- [EXERCISE INSTRUCTIONS]: Render the entries below as a two-column CSV with the header entry_text,answer and one row per entry. Put each entry's text and its answer in one quoted field apiece, replacing any line breaks with spaces.

- [SOURCE RECORDS]:
+++

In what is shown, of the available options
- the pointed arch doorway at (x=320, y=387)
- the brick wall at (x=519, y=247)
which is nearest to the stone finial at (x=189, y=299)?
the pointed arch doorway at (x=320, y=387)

+++

- [EXPECTED OUTPUT]:
entry_text,answer
"In what is shown, of the available options - the pointed arch doorway at (x=320, y=387) - the brick wall at (x=519, y=247) which is nearest to the stone finial at (x=189, y=299)?","the pointed arch doorway at (x=320, y=387)"